Oh the theatre buffs will appreciate this entry title. The rest of you will just assume I’m out of my tree yet again.
I have a mere two weeks before I will be begging for employment from the company I’ve spent the last sixteen years with. When I hired on as a cashier at one of our retail locations back in the day, I never in a million years thought I would stick around for this long. If you’d told me then that I’d be making almost six figures doing accounting and financial management for the company, I would have laughed my ass off and told you to suckit. Yet here I am…a skirt-and-blouse-wearing corprate shmuck with a nice office and a Monday thru Friday schedule. I commute and attend conference calls and tsk at management demands while stealing Post-It pads and boxes of Bigelow Earl Grey tea from the break room. I am part of a strange and wonderful amalagam of The Office and Office Space and occasionally Clockwatchers. My work life could be a trite, cheeky indie flick with Parker Posey as my sidekick.
I haven’t mentioned the downsizing much because honestly I’ve been trying to forget it’s happening. I’ve had incredible pressure on me this year with school coming to a close, the festival being a large and momentous affair this time ’round, and several smaller projects I’ve taken on, not to mention that having a boyfriend on top of it all just sucks what available time and energy I have. Irritatingly enough, the news enjoys reporting on the layoffs every once in a while. Especially in my area because I work at corporate headquarters and our company is a large presence in the region, both spacially and financially. So everyone I know who also knows where I work has been contacting me and asking me questions about my job. After a while it gets tiresome answering their questions. Not because I don’t want to talk about it or because I think they’re stupid for asking. Repeating these same details over and over again has made me realize how REAL this is now. In two weeks, it will become even more real. I don’t know that I’m ready for this.
One thing that many people outside the company assume is that seniority will play a large factor in the company’s decision of who stays and who goes. Oddly enough (but entirely understandable), our company hasn’t done layoffs based on seniority since the 1970’s. We typically do layoffs based on performance and relevance. If you do poorly on your annual reviews, you are further ahead in line for the chopping block. Don’t keep yourself trained or aware of the latest tools and information available to you and you risk the axe due to obsolescence. I’ve managed to survive past layoffs due to my extremely high performance reviews and my ability to self-train and learn new tasks quickly with minimal interruption to workflow. But will this be enough this time around? Because with these layoffs, we’re doing something entirely new. We’re interviewing for jobs.
I haven’t had to interview and sell myself for a job in over eight years. I especially haven’t had to compete with hundreds of equally-qualified coworkers and acquaintances for these open positions.
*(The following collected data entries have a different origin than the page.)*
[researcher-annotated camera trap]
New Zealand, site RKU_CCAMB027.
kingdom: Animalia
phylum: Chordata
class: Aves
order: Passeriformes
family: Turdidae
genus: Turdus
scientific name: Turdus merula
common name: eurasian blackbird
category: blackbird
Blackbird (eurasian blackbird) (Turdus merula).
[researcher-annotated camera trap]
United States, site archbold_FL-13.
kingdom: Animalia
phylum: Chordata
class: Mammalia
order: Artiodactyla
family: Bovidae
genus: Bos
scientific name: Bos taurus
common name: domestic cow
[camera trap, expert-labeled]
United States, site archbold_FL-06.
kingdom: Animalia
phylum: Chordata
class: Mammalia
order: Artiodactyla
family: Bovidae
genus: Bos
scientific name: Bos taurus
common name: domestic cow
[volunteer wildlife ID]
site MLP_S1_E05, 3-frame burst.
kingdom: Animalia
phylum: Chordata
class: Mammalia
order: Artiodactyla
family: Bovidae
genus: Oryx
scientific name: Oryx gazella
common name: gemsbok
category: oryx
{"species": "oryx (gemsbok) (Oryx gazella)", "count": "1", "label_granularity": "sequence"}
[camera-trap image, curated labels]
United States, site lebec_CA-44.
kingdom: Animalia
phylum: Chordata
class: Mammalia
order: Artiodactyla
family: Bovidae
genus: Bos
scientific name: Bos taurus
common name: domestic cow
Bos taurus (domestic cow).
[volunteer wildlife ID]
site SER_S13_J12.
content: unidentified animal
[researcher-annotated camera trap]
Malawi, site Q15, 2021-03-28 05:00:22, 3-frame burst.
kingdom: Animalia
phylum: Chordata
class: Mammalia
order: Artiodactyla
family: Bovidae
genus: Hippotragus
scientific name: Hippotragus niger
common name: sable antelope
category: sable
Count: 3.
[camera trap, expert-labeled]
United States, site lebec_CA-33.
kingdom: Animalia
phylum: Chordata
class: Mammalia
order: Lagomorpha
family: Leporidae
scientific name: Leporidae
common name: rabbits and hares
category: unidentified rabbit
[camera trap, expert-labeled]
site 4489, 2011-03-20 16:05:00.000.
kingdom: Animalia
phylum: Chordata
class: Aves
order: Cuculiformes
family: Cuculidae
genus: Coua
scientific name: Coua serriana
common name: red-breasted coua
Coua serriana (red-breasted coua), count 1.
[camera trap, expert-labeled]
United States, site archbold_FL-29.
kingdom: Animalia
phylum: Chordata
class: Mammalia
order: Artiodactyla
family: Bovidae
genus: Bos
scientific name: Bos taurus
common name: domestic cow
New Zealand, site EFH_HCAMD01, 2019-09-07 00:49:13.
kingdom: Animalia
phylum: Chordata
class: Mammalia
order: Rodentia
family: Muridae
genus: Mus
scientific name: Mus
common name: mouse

Suddenly we’re all sitting around, trying to strategize and figure out how willing we are to sell the people around us up the river to save our own necks. The company has turned us into spies and backstabbers and it’s the worst feeling in the world. I refuse to step on people just to get ahead, but now I worry about who is out there preparing to step on me during their own scramble for employment. I don’t like second-guessing coworker motives. I don’t like second-guessing my own.
I’m torn between fighting for my job and asking to be left on the layoffs list. Partly because I am single and can survive better than my married coworkers with families. And partly because I’m already exhausted. My head is a mental wasteland and I don’t know how much fight I have left in me. How badly do I want to go through the agony and humiliation of begging for a job like I’m already unemployed? How badly do I want to stand on the backs of others who need this more than me? I don’t even know that I have the energy to answer these questions. I just know that in two weeks, I will be swallowing my pride and making a choice. But which one?